* _INSTRUÇÕES_
Cite, sem alterações, o trecho do texto sobre narcisismo que vai de "Em uma formulação" até "em substrato narcísico.".

* _TEXTO FORNECIDO_
***

Em uma formulação concisa, o avanço do narcisismo beneficia o individual em detrimento do social, visto que estabelecem entre si uma lógica de proporcionalidade inversa. A megalomania narcisista, em detrimento da alteridade, produz a ilusão de que o "eu" pode prescindir do "outro", quando na realidade o ser humano, desde o nascimento, é marcado pela falta, pela necessidade objetiva e subjetiva do outro. "Freud aplicou o termo 'narcisista' ao mais primitivo estágio do desenvolvimento humano, o estágio em que o bebê, inteiramente impotente, compensa sua impotência com um egocentrismo megalomaníaco" (Bettelheim, 1982, p. 119). Ora, com certeza a ilusão de que é possível ser completamente independente do outro repousa em substrato narcísico.

***

* _DADOS FORNECIDOS_
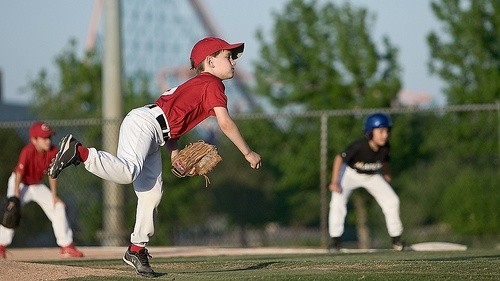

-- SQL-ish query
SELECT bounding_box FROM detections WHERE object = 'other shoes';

[328,241,339,253]
[392,242,411,250]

***

* _RESPOSTA_
Em uma formulação concisa, o avanço do narcisismo beneficia o individual em detrimento do social, visto que estabelecem entre si uma lógica de proporcionalidade inversa. A megalomania narcisista, em detrimento da alteridade, produz a ilusão de que o "eu" pode prescindir do "outro", quando na realidade o ser humano, desde o nascimento, é marcado pela falta, pela necessidade objetiva e subjetiva do outro. "Freud aplicou o termo 'narcisista' ao mais primitivo estágio do desenvolvimento humano, o estágio em que o bebê, inteiramente impotente, compensa sua impotência com um egocentrismo megalomaníaco" (Bettelheim, 1982, p. 119). Ora, com certeza a ilusão de que é possível ser completamente independente do outro repousa em substrato narcísico.